WHAT THE TASK REQUIRES :: I need the lines below from the one with "Paisagem de outono" down to the one with "c_tanuki.jpg" reproduced exactly, both ends included, and nothing else.

RECORDS SHOWN ::
————————

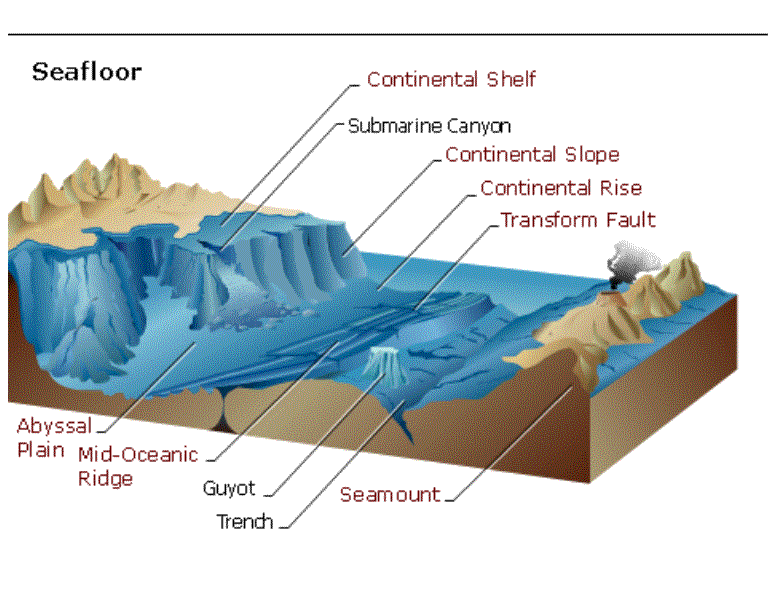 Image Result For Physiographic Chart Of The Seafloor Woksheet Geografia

————————

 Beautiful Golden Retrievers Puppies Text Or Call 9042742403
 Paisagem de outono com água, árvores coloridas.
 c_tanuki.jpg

————————

RESPONSE TO THIS EXERCISE ::
 Paisagem de outono com água, árvores coloridas.
 c_tanuki.jpg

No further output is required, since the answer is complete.